• The exercise: Render every line of the records below as a numbered list, omitting blank lines and leaving out the pictures.

########################################

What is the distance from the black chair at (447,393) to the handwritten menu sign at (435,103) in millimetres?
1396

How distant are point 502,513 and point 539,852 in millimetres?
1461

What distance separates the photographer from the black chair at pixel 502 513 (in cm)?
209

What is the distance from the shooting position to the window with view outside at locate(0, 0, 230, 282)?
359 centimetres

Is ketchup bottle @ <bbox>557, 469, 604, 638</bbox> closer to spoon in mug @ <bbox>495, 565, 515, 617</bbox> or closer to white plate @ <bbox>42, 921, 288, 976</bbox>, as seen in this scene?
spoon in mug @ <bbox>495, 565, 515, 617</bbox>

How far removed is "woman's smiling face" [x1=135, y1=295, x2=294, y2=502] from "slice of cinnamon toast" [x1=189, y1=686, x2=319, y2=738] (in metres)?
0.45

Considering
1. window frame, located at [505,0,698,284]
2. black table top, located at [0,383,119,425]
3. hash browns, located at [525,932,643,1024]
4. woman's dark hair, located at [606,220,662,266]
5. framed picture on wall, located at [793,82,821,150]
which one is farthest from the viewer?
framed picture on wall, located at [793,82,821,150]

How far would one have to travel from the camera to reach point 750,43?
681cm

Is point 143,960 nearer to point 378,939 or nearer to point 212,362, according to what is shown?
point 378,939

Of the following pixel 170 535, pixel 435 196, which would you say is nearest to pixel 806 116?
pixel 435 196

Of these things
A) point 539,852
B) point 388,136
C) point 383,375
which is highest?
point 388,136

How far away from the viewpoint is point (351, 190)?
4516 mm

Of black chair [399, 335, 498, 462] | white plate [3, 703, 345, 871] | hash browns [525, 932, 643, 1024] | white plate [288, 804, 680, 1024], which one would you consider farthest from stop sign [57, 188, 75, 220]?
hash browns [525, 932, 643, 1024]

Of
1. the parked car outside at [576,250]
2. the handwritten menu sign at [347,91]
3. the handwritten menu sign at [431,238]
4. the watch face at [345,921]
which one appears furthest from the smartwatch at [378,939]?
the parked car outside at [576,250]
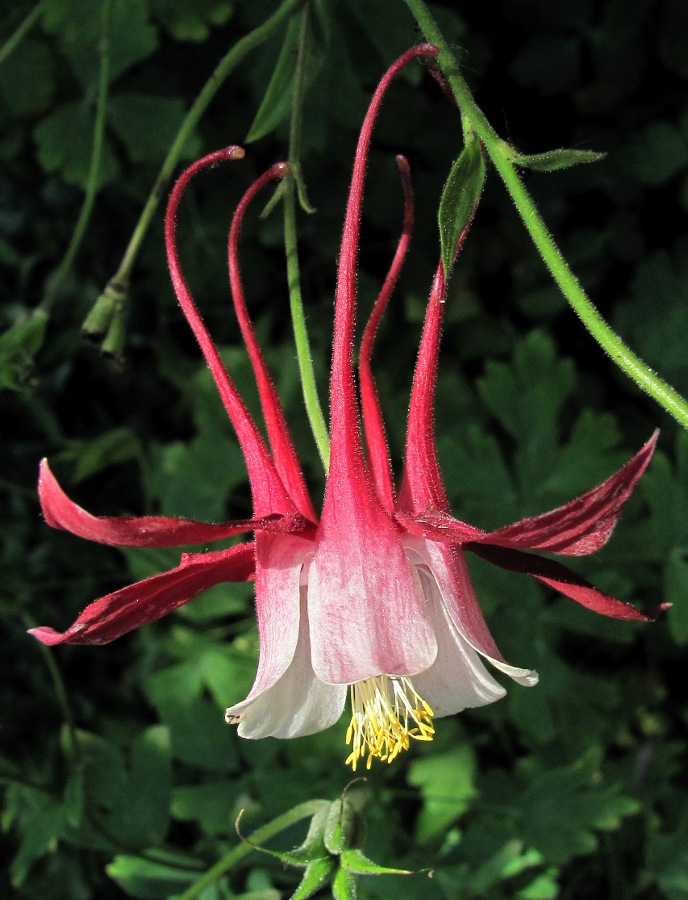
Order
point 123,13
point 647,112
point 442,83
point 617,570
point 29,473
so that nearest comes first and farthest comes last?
point 442,83, point 123,13, point 617,570, point 647,112, point 29,473

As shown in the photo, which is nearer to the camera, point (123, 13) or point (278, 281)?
point (123, 13)

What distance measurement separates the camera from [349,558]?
96 centimetres

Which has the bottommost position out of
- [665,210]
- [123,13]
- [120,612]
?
[665,210]

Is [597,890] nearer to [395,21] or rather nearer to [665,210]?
[665,210]

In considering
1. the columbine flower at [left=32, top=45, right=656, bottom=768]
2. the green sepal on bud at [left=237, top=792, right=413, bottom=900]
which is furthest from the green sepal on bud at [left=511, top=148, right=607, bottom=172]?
the green sepal on bud at [left=237, top=792, right=413, bottom=900]

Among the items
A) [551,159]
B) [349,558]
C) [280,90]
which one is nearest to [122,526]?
[349,558]

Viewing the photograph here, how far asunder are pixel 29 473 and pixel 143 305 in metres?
0.55

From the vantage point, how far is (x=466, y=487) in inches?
84.1

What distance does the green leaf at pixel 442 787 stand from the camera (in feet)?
7.09

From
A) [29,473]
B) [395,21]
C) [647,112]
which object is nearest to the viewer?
[395,21]

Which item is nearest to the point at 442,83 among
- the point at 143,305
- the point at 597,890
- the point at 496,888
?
the point at 496,888

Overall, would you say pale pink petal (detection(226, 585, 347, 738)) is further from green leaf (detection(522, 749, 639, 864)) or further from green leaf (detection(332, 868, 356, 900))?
green leaf (detection(522, 749, 639, 864))

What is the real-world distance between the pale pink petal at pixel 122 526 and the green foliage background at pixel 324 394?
87cm

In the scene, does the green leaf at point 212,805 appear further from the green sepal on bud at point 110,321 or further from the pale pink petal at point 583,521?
the pale pink petal at point 583,521
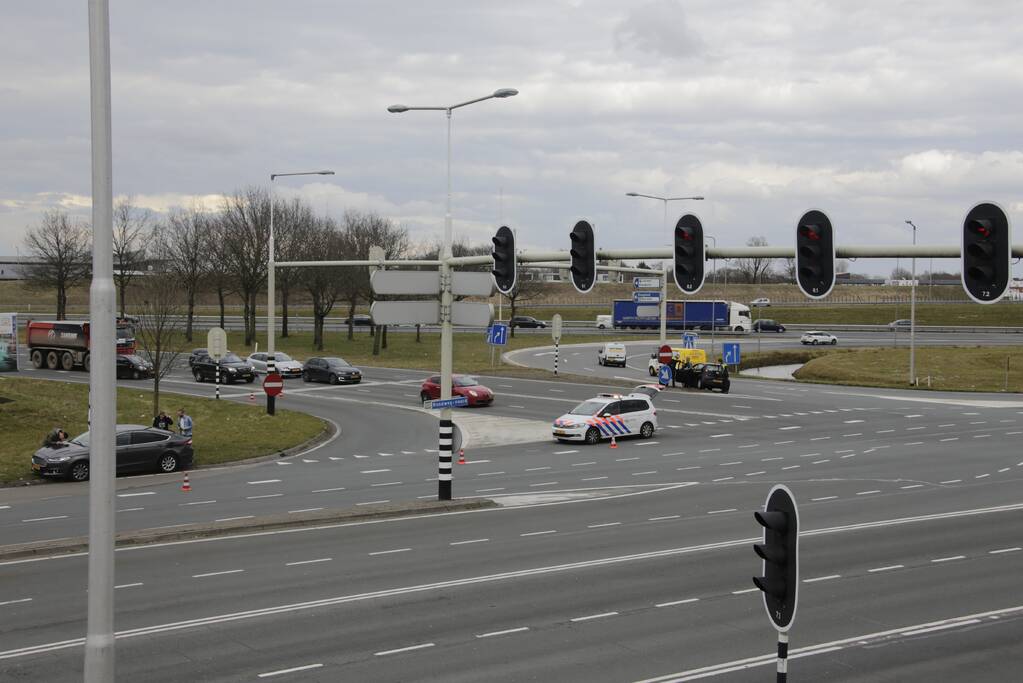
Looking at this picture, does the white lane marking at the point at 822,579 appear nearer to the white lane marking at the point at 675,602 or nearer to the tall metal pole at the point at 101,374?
the white lane marking at the point at 675,602

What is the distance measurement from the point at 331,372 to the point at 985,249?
4734 cm

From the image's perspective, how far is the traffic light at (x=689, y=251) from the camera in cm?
1392

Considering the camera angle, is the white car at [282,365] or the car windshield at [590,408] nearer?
the car windshield at [590,408]

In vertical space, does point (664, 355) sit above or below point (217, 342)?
below

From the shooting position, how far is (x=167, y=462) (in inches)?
1123

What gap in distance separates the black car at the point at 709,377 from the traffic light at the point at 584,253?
1500 inches

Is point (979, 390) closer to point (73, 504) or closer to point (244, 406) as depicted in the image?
point (244, 406)

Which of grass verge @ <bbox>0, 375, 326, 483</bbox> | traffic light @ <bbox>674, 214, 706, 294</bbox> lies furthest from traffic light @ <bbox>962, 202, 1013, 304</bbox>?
grass verge @ <bbox>0, 375, 326, 483</bbox>

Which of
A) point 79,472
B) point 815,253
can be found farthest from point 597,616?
→ point 79,472

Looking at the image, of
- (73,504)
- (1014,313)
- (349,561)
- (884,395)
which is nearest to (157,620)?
(349,561)

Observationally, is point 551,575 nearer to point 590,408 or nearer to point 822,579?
point 822,579

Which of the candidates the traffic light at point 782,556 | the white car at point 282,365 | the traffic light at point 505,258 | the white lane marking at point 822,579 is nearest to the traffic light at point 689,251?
the traffic light at point 505,258

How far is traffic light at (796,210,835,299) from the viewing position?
40.9ft

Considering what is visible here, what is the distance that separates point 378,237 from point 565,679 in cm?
7247
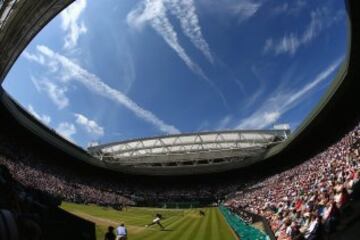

########################################

• Full answer:
1. What is the distance from the black chair at (447,393) to the handwritten menu sign at (435,103) in millimetres?
2. 1396
3. How distant are point 502,513 and point 539,852 in millimetres?
4. 1461
5. What distance separates the photographer from the black chair at pixel 502 513 (in cm)?
6. 209
7. What is the distance from the shooting position to the window with view outside at locate(0, 0, 230, 282)?
8. 359 centimetres
9. Is ketchup bottle @ <bbox>557, 469, 604, 638</bbox> closer to spoon in mug @ <bbox>495, 565, 515, 617</bbox> or closer to white plate @ <bbox>42, 921, 288, 976</bbox>, as seen in this scene?
10. spoon in mug @ <bbox>495, 565, 515, 617</bbox>
11. How far removed is "woman's smiling face" [x1=135, y1=295, x2=294, y2=502] from "slice of cinnamon toast" [x1=189, y1=686, x2=319, y2=738] (in metres)?
12. 0.45
13. Considering
14. 1. window frame, located at [505,0,698,284]
15. 2. black table top, located at [0,383,119,425]
16. 3. hash browns, located at [525,932,643,1024]
17. 4. woman's dark hair, located at [606,220,662,266]
18. 5. framed picture on wall, located at [793,82,821,150]
19. which one is farthest from the viewer?
20. framed picture on wall, located at [793,82,821,150]
21. How far would one have to travel from the camera to reach point 750,43?
22. 681cm
23. Is point 143,960 nearer to point 378,939 or nearer to point 212,362, according to what is shown?
24. point 378,939
25. Of the following pixel 170 535, pixel 435 196, which would you say is nearest to pixel 806 116?
26. pixel 435 196
27. Of these things
28. A) point 539,852
29. B) point 388,136
30. C) point 383,375
31. which is highest?
32. point 388,136
33. How far away from the viewpoint is point (351, 190)?
34. 4516 mm
35. Of black chair [399, 335, 498, 462] | white plate [3, 703, 345, 871] | hash browns [525, 932, 643, 1024] | white plate [288, 804, 680, 1024], which one would you consider farthest from stop sign [57, 188, 75, 220]?
36. hash browns [525, 932, 643, 1024]
37. Of
38. 1. the parked car outside at [576,250]
39. 2. the handwritten menu sign at [347,91]
40. 3. the handwritten menu sign at [431,238]
41. 4. the watch face at [345,921]
42. which one appears furthest from the smartwatch at [378,939]?
43. the parked car outside at [576,250]
44. Order
45. point 123,13
46. point 647,112
47. point 442,83
48. point 617,570
49. point 29,473
50. so that nearest comes first and farthest comes last?
51. point 442,83, point 123,13, point 617,570, point 647,112, point 29,473
52. As shown in the photo, which is nearer to the camera, point (123, 13) or point (278, 281)?
53. point (123, 13)
54. What distance measurement separates the camera from [349,558]?
55. 96 centimetres
56. Which has the bottommost position out of
57. - [665,210]
58. - [123,13]
59. - [120,612]
60. ?
61. [665,210]
62. Is [597,890] nearer to [395,21] or rather nearer to [665,210]?
63. [665,210]
64. In considering
65. 1. the columbine flower at [left=32, top=45, right=656, bottom=768]
66. 2. the green sepal on bud at [left=237, top=792, right=413, bottom=900]
67. which is furthest from the green sepal on bud at [left=511, top=148, right=607, bottom=172]?
68. the green sepal on bud at [left=237, top=792, right=413, bottom=900]
69. Among the items
70. A) [551,159]
71. B) [349,558]
72. C) [280,90]
73. which one is nearest to [122,526]?
74. [349,558]
75. Viewing the photograph here, how far asunder are pixel 29 473 and pixel 143 305 in metres?
76. 0.55
77. From the vantage point, how far is (x=466, y=487) in inches?
78. 84.1
79. What distance does the green leaf at pixel 442 787 stand from the camera (in feet)?
80. 7.09
81. From
82. A) [29,473]
83. B) [395,21]
84. C) [647,112]
85. which object is nearest to the viewer?
86. [395,21]
87. Which item is nearest to the point at 442,83 among
88. - the point at 143,305
89. - the point at 597,890
90. - the point at 496,888
91. ?
92. the point at 496,888
93. Overall, would you say pale pink petal (detection(226, 585, 347, 738)) is further from green leaf (detection(522, 749, 639, 864)) or further from green leaf (detection(332, 868, 356, 900))?
94. green leaf (detection(522, 749, 639, 864))
95. What is the real-world distance between the pale pink petal at pixel 122 526 and the green foliage background at pixel 324 394?
96. 87cm
97. In the scene, does the green leaf at point 212,805 appear further from the green sepal on bud at point 110,321 or further from the pale pink petal at point 583,521?
98. the pale pink petal at point 583,521
99. Looking at this picture, does the white lane marking at the point at 822,579 appear nearer to the white lane marking at the point at 675,602 or nearer to the tall metal pole at the point at 101,374?
100. the white lane marking at the point at 675,602
101. What is the distance measurement from the point at 331,372 to the point at 985,249?
102. 4734 cm
103. From the image's perspective, how far is the traffic light at (x=689, y=251) from the camera in cm?
104. 1392
105. Considering the camera angle, is the white car at [282,365] or the car windshield at [590,408] nearer?
106. the car windshield at [590,408]
107. In vertical space, does point (664, 355) sit above or below point (217, 342)?
108. below
109. From the shooting position, how far is (x=167, y=462) (in inches)?
110. 1123
111. What gap in distance separates the black car at the point at 709,377 from the traffic light at the point at 584,253?
112. 1500 inches
113. Is point (979, 390) closer to point (73, 504) or closer to point (244, 406) as depicted in the image?
114. point (244, 406)
115. Which of grass verge @ <bbox>0, 375, 326, 483</bbox> | traffic light @ <bbox>674, 214, 706, 294</bbox> lies furthest from traffic light @ <bbox>962, 202, 1013, 304</bbox>?
116. grass verge @ <bbox>0, 375, 326, 483</bbox>
117. Which of
118. A) point 79,472
119. B) point 815,253
120. can be found farthest from point 597,616?
121. → point 79,472
122. Looking at the image, of
123. - (73,504)
124. - (1014,313)
125. - (349,561)
126. - (884,395)
127. which is nearest to (157,620)?
128. (349,561)
129. Observationally, is point 551,575 nearer to point 590,408 or nearer to point 822,579?
130. point 822,579
131. Which of the candidates the traffic light at point 782,556 | the white car at point 282,365 | the traffic light at point 505,258 | the white lane marking at point 822,579 is nearest to the traffic light at point 689,251?
132. the traffic light at point 505,258
133. How far is traffic light at (796,210,835,299) from the viewing position?
134. 40.9ft
135. Considering what is visible here, what is the distance that separates point 378,237 from point 565,679 in cm?
136. 7247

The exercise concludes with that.